Airlines bosses from across both sides of the pond have again urged governments to ease travel restrictions and allow for quarantine-free travel between the US and UK, in a joint virtual press conference.
The chief executives of American Airlines, British Airways, Delta Air Lines, United Airlines and JetBlue Airways joined together in a rare feat of collaboration to conduct a virtual press conference to encourage the UK and US governments to ease travel restrictions and re-start the US$9 billion trans-Atlantic travel market.
Currently, most travellers entering the UK from the US must quarantine for 10 days upon arrival, while the US has continued its policy to ban nearly all non-US citizens who have been to the UK in the last 14 days from entering into the country.
The UK has said it won’t change its policy on travellers from the US “at the moment”, while it looks like the US will continue its current policy until at least 4 July.
However, the airlines argued that high vaccination uptake in both countries now makes trans-Atlantic travel safe against the spread of COVID-19, and should be prioritised by the governments on both sides for a multitude of reasons.
“I think there’s much more at stake here than a holiday, it’s about trade, it’s about visiting friends and relatives, and it’s about getting back and doing business and re-employing people,” said British Airways chief executive Sean Doyle.
Analysts believe that the re-start of trans-Atlantic travel is more crucial for UK-based carriers as they don’t have a domestic network to help prop up their recovery, as is the case in the US.

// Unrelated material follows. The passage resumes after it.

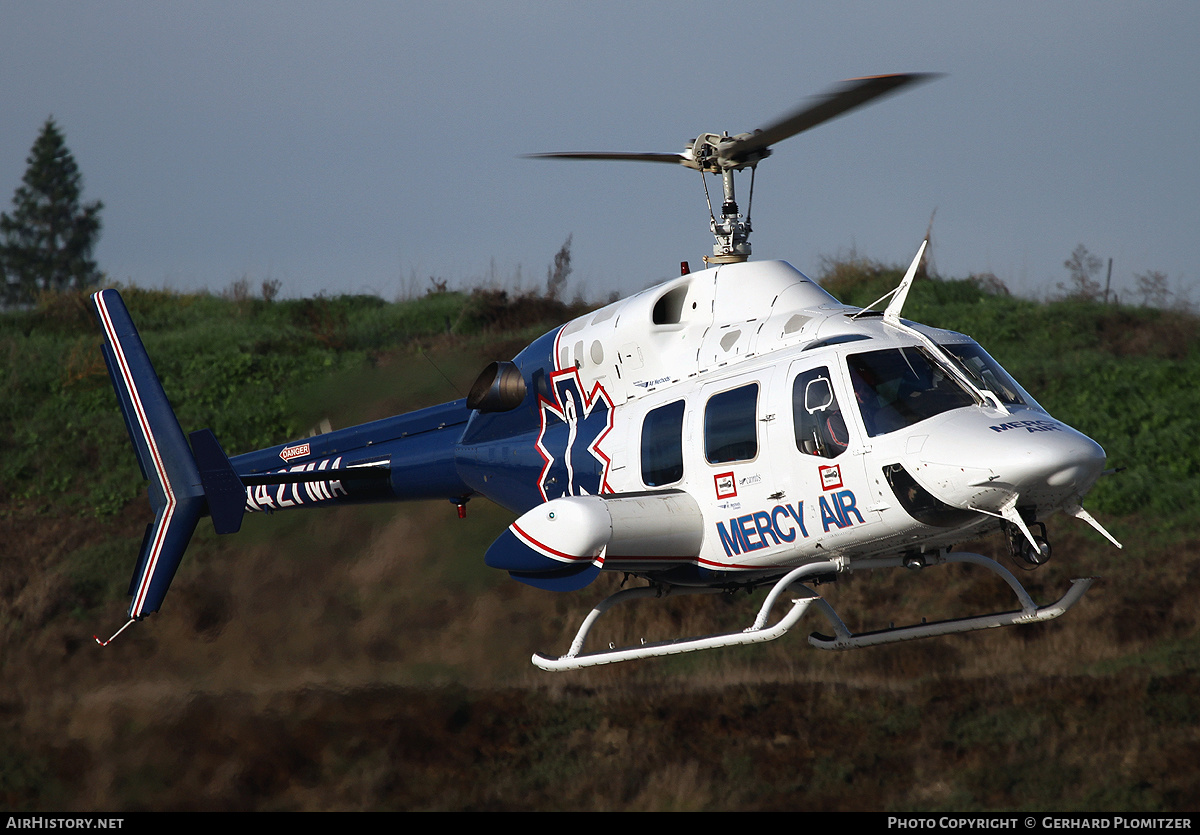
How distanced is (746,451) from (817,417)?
1.92ft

Meanwhile, at the virtual conference, JetBlue CEO Robin Hayes said “the human cost is just I think devastating”, noting that vaccinated individuals in both countries now “haven’t seen their kids, grandkids for over a year now”.
Doug Parker, chief executive of American Airlines, said that continuing to impose restrictions on UK travellers “doesn’t make much sense anymore”.
He added that it is a widely held consensus that “vaccinated travellers are safe to travel”.
United’s CEO Scott Kirby said the airline could add “pretty significant capacity” within four weeks of a decision being announced to reinstate US-UK travel.
“We are in the peak travel season for travel between the US and UK, and every single day that goes by is a day lost for the recovery,” he said.
The news follows a string of lobbying attempts by airlines to get both governments to budge.
Last month, World of Aviation reported that these same airlines from across both sides of the Atlantic joined together to call for a meeting between the governments of the UK and US in order to set a date for the re-opening of bilateral, restriction-free trans-Atlantic travel.
The chief executives of major airlines across the US and UK have joined forces to pen an open letter to Pete Buttigieg, US Secretary of Transportation, and Grant Shapps, the UK Transport Secretary, to discuss the imminent return of quarantine-free trans-Atlantic travel – a notoriously profitable sector for airlines on both sides of the pond.
In the letter, the aviation CEOs requested a summit between the UK and US, for the purpose of defining “a path to safely and expeditiously reopen trans-Atlantic travel in a manner that aligns with public health objectives”.
“We are confident that the aviation industry possesses the right tools, based on data and science, to enable a safe and meaningful restart to trans-Atlantic travel,” the letter reads.
A month prior, the chief executives from British Airways, Virgin Atlantic and Heathrow Airport joined forces to plead for the UK government to introduce a trans-Atlantic travel corridor within a month.
The aviation industry leaders joined in a rare joint plea to UK Prime Minister Boris Johnson, arguing that the successful rollout of vaccination programs across both nations should result in travel between the UK and US being a priority once non-essential movement of people is allowed.
It came shortly after PM Johnson unveiled dubious plans to restart international travel to and from Britain, with the current ‘traffic light’ system of restrictions.